§ PROBLEM DESCRIPTION
Copy the material again from the line containing "Which of point" through the end of the material, both ends included, with the pictures left out. Offset every number in the answers, both coordinates and distances, by adding 58.

## Begin EXTRACTED DATA

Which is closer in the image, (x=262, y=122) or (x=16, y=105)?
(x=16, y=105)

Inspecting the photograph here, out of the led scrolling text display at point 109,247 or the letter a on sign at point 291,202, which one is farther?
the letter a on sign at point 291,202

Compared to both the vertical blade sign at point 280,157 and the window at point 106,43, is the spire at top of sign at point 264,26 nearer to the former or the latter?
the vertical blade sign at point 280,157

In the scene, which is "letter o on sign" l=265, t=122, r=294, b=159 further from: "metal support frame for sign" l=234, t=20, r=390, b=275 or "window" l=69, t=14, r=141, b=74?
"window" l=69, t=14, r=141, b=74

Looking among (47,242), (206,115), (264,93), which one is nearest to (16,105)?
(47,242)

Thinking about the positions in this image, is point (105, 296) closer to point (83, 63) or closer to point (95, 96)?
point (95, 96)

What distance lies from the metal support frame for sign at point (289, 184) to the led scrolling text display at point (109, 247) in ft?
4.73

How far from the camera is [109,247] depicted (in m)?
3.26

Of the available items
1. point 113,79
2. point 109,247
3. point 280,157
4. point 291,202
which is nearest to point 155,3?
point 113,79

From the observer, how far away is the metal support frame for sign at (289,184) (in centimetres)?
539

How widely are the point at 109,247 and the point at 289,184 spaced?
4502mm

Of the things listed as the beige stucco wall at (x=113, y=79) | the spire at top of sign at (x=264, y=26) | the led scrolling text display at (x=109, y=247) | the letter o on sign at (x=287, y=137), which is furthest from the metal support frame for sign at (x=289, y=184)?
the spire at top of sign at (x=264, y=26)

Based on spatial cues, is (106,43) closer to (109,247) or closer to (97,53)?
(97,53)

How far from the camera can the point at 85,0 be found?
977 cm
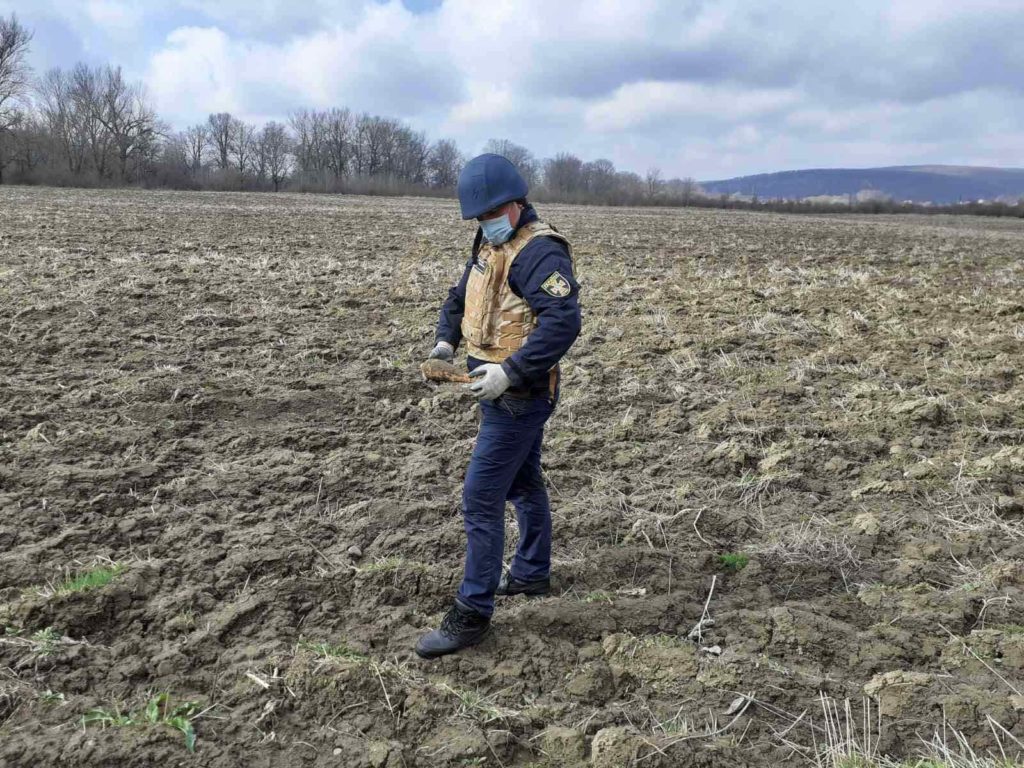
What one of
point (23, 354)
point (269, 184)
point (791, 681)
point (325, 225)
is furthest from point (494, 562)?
Answer: point (269, 184)

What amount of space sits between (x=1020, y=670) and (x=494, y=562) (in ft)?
6.89

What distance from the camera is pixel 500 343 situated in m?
3.26

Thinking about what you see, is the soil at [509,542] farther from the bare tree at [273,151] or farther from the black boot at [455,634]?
the bare tree at [273,151]

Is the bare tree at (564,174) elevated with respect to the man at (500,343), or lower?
elevated

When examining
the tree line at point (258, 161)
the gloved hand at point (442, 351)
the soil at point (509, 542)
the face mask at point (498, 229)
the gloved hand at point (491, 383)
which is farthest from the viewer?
the tree line at point (258, 161)

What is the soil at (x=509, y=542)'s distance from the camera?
2.76m

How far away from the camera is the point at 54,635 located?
3150 mm

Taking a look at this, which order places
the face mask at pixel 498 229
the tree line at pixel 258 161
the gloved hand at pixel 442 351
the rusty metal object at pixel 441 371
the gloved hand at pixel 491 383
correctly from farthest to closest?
the tree line at pixel 258 161 → the gloved hand at pixel 442 351 → the rusty metal object at pixel 441 371 → the face mask at pixel 498 229 → the gloved hand at pixel 491 383

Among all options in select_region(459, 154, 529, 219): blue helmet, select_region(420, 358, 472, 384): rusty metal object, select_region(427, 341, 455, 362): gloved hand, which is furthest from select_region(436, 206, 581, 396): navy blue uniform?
select_region(427, 341, 455, 362): gloved hand

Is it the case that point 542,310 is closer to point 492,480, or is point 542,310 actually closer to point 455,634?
point 492,480

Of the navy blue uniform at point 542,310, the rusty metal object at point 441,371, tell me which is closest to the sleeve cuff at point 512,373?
the navy blue uniform at point 542,310

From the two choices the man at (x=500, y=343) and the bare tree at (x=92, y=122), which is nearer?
the man at (x=500, y=343)

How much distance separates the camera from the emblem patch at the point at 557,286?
119 inches

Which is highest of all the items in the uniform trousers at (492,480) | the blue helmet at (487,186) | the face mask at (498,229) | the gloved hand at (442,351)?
the blue helmet at (487,186)
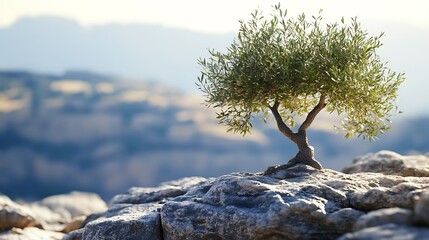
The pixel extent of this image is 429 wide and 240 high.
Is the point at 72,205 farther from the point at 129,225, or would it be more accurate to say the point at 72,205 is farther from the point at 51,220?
the point at 129,225

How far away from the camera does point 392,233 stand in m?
11.1

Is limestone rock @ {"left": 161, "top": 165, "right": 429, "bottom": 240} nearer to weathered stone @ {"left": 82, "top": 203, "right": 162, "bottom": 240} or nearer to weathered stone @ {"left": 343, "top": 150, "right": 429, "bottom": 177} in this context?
weathered stone @ {"left": 82, "top": 203, "right": 162, "bottom": 240}

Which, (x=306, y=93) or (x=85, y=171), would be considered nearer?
(x=306, y=93)

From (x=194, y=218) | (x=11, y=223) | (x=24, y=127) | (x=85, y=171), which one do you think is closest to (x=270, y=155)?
(x=85, y=171)

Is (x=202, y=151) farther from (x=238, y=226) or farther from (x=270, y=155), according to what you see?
(x=238, y=226)

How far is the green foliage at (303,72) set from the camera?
21.8 m

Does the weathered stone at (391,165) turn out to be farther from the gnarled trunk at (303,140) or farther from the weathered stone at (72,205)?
the weathered stone at (72,205)

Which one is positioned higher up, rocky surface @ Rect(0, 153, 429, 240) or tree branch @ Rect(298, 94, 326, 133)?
tree branch @ Rect(298, 94, 326, 133)

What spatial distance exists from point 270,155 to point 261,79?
102696 millimetres

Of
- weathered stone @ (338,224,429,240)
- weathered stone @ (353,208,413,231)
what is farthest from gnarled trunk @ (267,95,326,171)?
weathered stone @ (338,224,429,240)

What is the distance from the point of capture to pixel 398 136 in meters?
127

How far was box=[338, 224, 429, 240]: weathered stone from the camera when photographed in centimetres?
1095

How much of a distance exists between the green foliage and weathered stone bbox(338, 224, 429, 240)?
1010 centimetres

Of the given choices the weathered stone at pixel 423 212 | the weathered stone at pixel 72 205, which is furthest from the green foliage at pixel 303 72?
the weathered stone at pixel 72 205
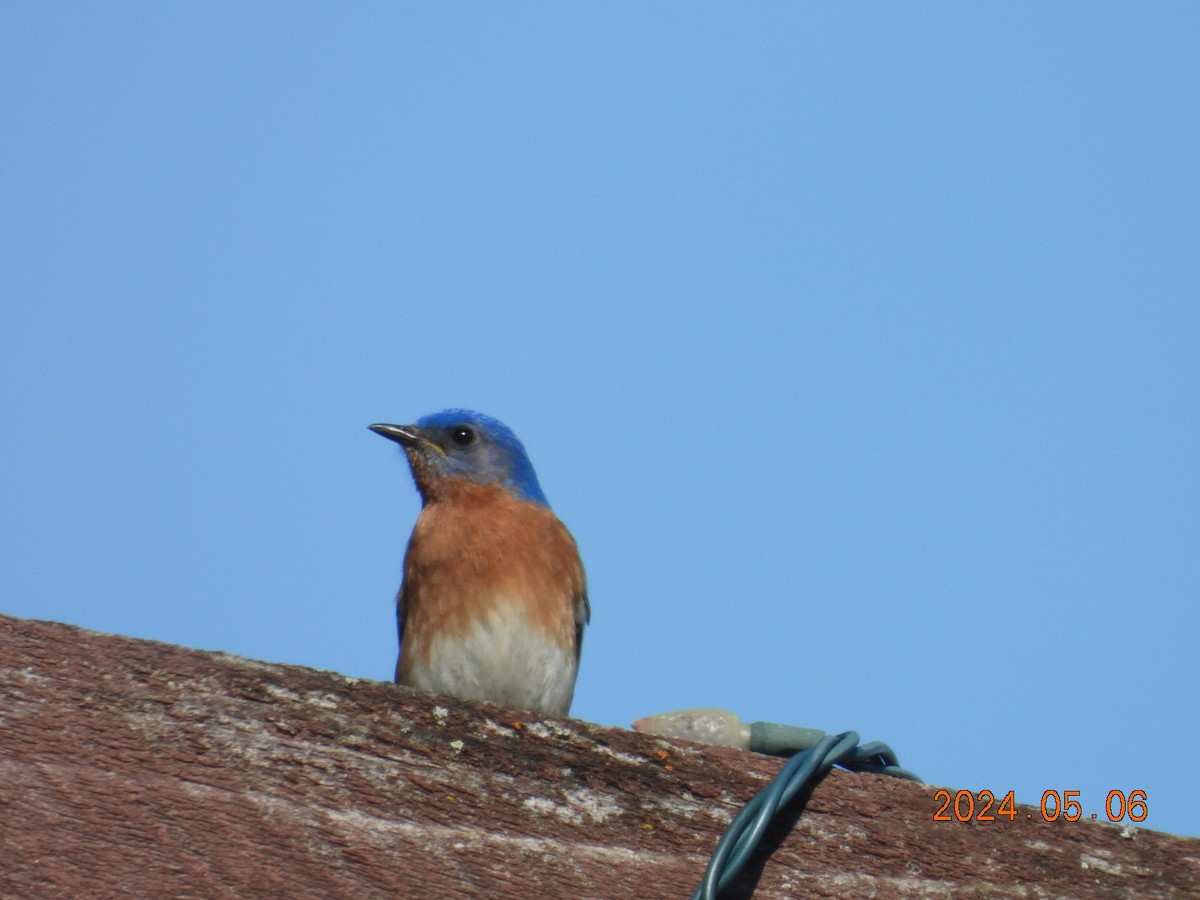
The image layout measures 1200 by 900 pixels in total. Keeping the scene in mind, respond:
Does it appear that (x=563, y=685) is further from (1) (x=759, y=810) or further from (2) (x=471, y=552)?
(1) (x=759, y=810)

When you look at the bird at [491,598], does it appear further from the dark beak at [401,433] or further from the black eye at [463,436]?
the dark beak at [401,433]

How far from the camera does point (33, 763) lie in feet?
9.13

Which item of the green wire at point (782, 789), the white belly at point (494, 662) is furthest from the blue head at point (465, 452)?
the green wire at point (782, 789)

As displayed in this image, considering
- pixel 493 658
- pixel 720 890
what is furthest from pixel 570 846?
pixel 493 658

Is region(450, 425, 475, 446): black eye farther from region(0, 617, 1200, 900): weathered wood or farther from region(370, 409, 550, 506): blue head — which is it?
region(0, 617, 1200, 900): weathered wood

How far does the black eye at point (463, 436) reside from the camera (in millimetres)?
9156

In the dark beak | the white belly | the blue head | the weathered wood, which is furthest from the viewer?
the dark beak

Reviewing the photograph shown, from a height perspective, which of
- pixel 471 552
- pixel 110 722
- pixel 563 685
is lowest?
pixel 110 722

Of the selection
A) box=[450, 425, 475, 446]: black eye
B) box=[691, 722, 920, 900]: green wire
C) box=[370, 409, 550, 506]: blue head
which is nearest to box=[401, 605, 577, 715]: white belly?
box=[370, 409, 550, 506]: blue head

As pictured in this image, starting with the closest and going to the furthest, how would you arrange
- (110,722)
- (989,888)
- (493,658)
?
1. (110,722)
2. (989,888)
3. (493,658)

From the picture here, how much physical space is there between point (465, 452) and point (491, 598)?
5.17ft

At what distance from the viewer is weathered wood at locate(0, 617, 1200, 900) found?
2746mm

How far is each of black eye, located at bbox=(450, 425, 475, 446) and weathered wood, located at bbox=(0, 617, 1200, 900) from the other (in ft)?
18.6

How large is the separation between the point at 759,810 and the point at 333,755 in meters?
0.88
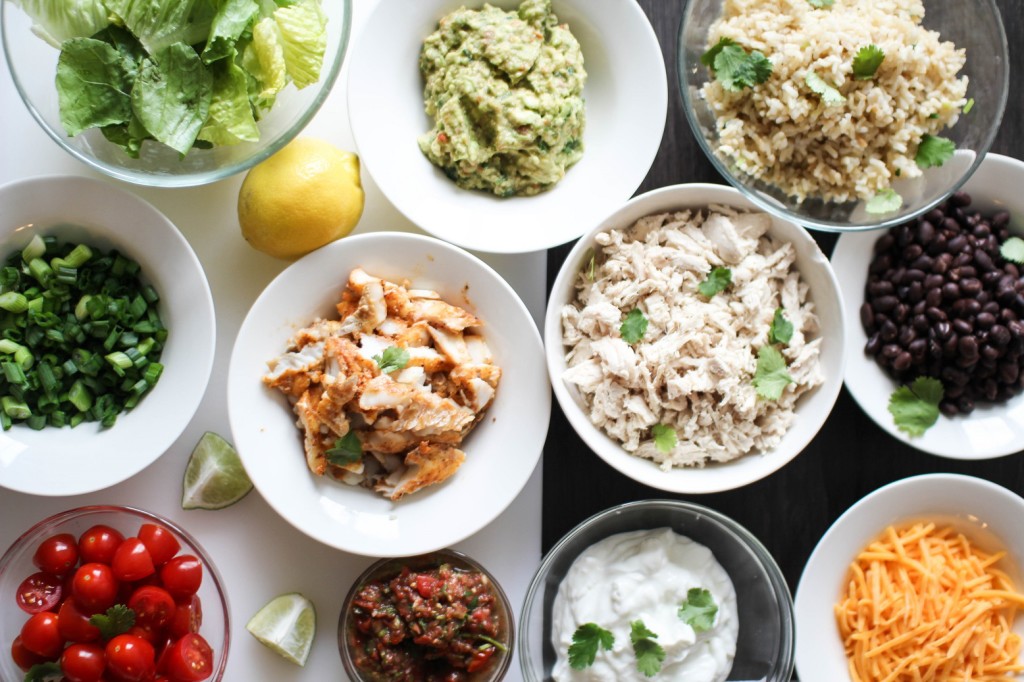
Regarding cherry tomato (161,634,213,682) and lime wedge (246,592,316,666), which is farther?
lime wedge (246,592,316,666)

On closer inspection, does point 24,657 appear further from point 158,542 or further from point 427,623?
point 427,623

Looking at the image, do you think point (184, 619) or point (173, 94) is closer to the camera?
point (173, 94)

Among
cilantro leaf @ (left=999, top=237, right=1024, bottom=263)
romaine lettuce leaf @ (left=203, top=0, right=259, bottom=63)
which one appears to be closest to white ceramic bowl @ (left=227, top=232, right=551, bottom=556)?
romaine lettuce leaf @ (left=203, top=0, right=259, bottom=63)

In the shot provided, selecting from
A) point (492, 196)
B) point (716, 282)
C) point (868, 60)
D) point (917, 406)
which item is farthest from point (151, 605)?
point (868, 60)

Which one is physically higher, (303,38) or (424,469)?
(303,38)

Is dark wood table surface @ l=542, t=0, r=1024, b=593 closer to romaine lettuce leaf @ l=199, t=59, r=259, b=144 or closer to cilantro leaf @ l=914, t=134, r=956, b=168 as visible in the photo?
cilantro leaf @ l=914, t=134, r=956, b=168

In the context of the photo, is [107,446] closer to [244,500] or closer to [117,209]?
[244,500]

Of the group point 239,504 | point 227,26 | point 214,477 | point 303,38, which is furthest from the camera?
point 239,504

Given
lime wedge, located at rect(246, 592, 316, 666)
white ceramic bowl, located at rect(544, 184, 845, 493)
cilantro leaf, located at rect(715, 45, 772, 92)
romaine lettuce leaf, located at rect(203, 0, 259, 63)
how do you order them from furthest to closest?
lime wedge, located at rect(246, 592, 316, 666)
white ceramic bowl, located at rect(544, 184, 845, 493)
cilantro leaf, located at rect(715, 45, 772, 92)
romaine lettuce leaf, located at rect(203, 0, 259, 63)
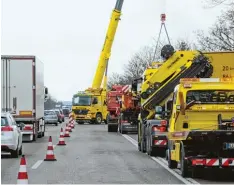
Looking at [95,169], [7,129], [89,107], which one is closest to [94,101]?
[89,107]

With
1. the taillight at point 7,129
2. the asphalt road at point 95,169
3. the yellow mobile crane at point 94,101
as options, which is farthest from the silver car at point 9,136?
the yellow mobile crane at point 94,101

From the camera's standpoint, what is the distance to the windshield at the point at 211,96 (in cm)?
1734

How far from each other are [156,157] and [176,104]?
19.9 ft

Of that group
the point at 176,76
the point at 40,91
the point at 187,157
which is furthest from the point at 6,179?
the point at 40,91

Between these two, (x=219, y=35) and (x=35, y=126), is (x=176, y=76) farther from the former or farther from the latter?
(x=219, y=35)

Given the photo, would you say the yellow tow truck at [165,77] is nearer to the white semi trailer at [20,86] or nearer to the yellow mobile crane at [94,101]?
the white semi trailer at [20,86]

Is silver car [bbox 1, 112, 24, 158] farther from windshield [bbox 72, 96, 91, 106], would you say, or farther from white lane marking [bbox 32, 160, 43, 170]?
windshield [bbox 72, 96, 91, 106]

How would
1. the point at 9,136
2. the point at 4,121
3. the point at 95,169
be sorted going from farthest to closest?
the point at 4,121 < the point at 9,136 < the point at 95,169

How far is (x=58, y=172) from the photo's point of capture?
1783 centimetres

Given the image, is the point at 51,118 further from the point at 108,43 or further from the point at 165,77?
the point at 165,77

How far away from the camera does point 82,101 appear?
65000mm

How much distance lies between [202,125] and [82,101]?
158ft

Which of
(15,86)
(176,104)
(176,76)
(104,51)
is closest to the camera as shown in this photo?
(176,104)

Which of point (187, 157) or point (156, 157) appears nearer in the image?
point (187, 157)
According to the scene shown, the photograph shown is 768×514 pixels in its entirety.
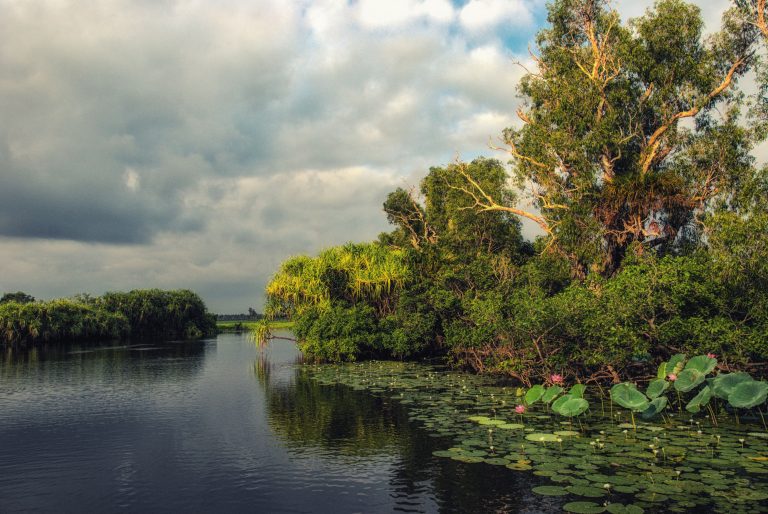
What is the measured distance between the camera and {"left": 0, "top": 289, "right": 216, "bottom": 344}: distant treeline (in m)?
67.4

## End EXTRACTED DATA

§ TASK RESPONSE
Which of point (187, 157) or point (156, 157) appears nearer in the image?
point (245, 215)
According to the scene shown, the photograph shown is 768×514 pixels in its entirety.
What is the measured distance between the camera and {"left": 0, "top": 289, "right": 216, "bottom": 344}: distant treeline (in m)?
125.4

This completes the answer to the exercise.